Janine took Lucy to Gateshead's PDSA Pet Hospital, where she received overnight emergency treatment. As Janine receives benefits, she was able to access the PDSA's treatment for free.

Lucy with owner Janine Webb at home on the sofa
Lucy with owner Janine Webb at home on the sofa -Credit:PDSA

She continued: "I was heartbroken leaving the Pet Hospital alone. It was the first time we had ever been apart, and I was terrified that we may have said goodbye for good."

Faith Willsher, a vet surgeon at the hospital confirmed the severity of Lucy's injuries, saying: "On first examination, she had very prominent bite wounds along her back, some of which were deep. She was admitted for pain relief, antibiotics, a drip, and sedation so we could further assess her wounds."

"Luckily, X-rays showed no internal injuries. However, three deep wounds had caused Lucy’s skin to rip away from the muscle over her back.

"If left untreated, as well as being extremely painful, they risked becoming infected, which could lead to life-threatening sepsis. All three wounds were carefully cleaned under anaesthetic and stitched up. A drain was placed under the skin to help clear any fluid build-up and prevent infection."

After a second night in hospital, Lucy was able to return home though she had to regularly return to the pet hospital to have wounds clean and dressings reapplied. Unfortunately, the wound became infected despite antibiotics and regular check-ups, a common side effect of dog bites.
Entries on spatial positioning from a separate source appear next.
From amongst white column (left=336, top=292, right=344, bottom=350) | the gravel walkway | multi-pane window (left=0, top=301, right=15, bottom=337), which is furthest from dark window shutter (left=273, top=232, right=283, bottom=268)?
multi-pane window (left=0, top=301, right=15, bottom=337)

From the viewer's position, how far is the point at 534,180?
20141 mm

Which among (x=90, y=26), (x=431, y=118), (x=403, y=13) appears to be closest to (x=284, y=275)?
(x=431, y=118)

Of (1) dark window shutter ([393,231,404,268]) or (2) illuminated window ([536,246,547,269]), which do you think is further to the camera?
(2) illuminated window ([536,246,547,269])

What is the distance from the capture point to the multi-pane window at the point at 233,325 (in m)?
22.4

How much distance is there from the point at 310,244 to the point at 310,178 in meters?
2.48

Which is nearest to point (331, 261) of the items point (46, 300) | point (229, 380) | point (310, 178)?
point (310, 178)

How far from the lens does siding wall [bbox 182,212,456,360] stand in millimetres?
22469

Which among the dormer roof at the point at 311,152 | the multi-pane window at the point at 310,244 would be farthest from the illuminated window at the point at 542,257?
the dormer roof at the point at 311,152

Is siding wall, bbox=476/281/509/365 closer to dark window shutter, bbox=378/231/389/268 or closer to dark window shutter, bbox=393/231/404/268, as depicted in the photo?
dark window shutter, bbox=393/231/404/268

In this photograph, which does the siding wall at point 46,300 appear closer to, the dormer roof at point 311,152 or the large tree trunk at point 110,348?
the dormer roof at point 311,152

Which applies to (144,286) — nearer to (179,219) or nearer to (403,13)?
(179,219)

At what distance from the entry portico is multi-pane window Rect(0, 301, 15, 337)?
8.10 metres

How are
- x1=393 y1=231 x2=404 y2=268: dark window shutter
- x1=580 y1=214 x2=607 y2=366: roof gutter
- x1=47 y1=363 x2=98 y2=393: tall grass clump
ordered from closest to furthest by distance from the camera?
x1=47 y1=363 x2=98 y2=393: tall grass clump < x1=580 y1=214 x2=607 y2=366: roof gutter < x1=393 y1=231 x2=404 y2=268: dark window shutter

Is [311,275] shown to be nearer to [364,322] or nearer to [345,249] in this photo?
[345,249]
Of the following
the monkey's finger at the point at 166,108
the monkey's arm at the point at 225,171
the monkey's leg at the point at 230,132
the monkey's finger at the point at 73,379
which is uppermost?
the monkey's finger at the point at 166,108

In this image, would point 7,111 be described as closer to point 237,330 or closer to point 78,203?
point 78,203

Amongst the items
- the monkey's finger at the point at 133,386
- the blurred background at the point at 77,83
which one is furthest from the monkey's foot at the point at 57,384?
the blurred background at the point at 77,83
The vet had to remove a large amount of infected skin and a special dressing was applied to protect the area and help manage the infection. One month after the incident, PDSA vets signed Lucy off from further treatment.

Lucy with owner Janine Webb on the sofa
Lucy with owner Janine Webb on the sofa -Credit:PDSA

Vet Faith offered some advice on what to do if dogs become embroiled in a fight whilst out on a walk, ahead of warmer weather where dogs are more likely to come into contact with one another. She said: "A well-socialised dog will not normally be actively aggressive towards other dogs and won’t go around looking to attack others.

"But any dog can become aggressive if they are afraid and feel there is no other way out of the situation. This can be due to a current perceived threat or even past experience making them uncomfortable.

"Although it can be distressing if a dog becomes aggressive, try not to panic. Panic can make the circumstances worse – and if you try to pull your dog out of harm’s way both of you could end up with some nasty injuries.

"Instead, making a loud noise from a distance can help to distract the other dog, but don’t shout at or make eye contact with them, as this can make them feel more threatened and worsen the situation."